#### 本文抜粋
監督は劇団ポツドール主宰の三浦大輔さん。
ポツドールは、映画化もされたあの「愛の渦」の劇団ですよ。

僕は大学卒業してすぐ芸人を志したので、就職活動の経験がないのですが
当時はバブルがはじけた直後で、同級生たちがヒーヒー言っていたのを覚えています。

でもこの映画を観る限り、その頃とはまた違う大変さがあるようで。
大きく違うのは、パソコンとインターネットの存在でしょうね。
パソコンは当時もありましたけど、今よりもっと高級品で、1人1台とかの必須な物ではなかったですし。
今はもう、全員がパソコンとスマホを駆使して情報の取得と整理をする時代。

いわば顔が3つあるようなもんで。
友達同士の前で見せる顔
就活現場での顔
そして、SNSでの顔。
SNSで裏アカを持ってる人は、さらにもう1つ顔があって。
でも脳は1つ。

そんな、本音と建前を駆使するも、うまく使い分けれない若者たちのリアルを描いた映画でした。
########
#### 記録一覧
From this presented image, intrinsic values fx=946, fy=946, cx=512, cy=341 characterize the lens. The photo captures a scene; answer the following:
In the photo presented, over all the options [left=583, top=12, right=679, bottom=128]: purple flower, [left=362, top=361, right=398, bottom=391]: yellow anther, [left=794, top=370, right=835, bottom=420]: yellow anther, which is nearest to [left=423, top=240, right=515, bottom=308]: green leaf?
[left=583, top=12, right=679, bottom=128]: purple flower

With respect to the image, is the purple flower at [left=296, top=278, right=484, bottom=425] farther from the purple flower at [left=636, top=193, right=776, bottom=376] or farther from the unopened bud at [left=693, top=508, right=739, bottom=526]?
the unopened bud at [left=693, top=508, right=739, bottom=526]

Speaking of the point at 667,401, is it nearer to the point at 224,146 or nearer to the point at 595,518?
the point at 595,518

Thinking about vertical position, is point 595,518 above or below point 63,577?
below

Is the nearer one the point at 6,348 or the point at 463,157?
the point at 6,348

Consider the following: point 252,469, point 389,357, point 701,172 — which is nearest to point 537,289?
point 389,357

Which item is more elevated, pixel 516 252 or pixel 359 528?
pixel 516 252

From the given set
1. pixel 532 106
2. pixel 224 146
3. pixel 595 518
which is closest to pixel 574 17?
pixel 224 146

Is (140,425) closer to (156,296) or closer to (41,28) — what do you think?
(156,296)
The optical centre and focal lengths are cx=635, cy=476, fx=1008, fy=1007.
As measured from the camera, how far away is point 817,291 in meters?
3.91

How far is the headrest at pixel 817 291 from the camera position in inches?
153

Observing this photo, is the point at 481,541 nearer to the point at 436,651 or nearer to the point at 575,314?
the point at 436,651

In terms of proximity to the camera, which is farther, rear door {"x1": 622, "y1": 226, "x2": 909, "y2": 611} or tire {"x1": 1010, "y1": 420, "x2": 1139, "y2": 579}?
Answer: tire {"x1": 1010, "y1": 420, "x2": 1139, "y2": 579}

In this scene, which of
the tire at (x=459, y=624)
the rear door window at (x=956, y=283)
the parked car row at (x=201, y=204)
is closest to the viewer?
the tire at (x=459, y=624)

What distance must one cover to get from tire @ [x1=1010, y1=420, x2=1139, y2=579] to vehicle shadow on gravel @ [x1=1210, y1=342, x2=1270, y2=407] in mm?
########
# 実施事項
(a) 就活を描いた映画についての本文抜粋によると、その映画の監督は誰ですか。
(b) 就活を描いた映画についての本文抜粋を、最後の文の後から書き継いでください。

# 解答一覧
(a) 劇団ポツドール主宰の三浦大輔さんです。

(b)
いわゆるツイッターの裏アカなんて、若い子は持ってて当然の話なんですかね?
僕なんかそんな滅多に来ないですけど、そういうところからのコメントは、まあ毒々しい物が多い印象で。

きっと、書いてる本人も歯止めがきかないんでしょうね。
軽い気持ちで作ったら、だんだんそっちに体重が乗っかってしまい。
1本で良かった柱が、やがて2本になり、ついにはどちらがメインの柱か分からなくなったり。
そうなってしまった人は、その柱に寄りかからないと、立ってられなくなってしまうという。

という空気感は伝わってきたんですけど
そもそもの学生たちの付き合いが稀薄に見えて。
終盤でネタ明かし的な展開になるのですが、僕はそこまで意外性を感じられませんでした。

仲間だと言いつつ目が笑っていない関係性に
ゾクゾクと来る気味悪さはありましたけど。

ネット社会は便利だけれども、そこに寄りかからないと立ってられない若者が増えたのだろうか。
いや、若者だけに限ったことじゃないのかな。


☆個人的見どころ
 ・関係性の気味悪さ
 ・隆良くん(こういう人、いるいる)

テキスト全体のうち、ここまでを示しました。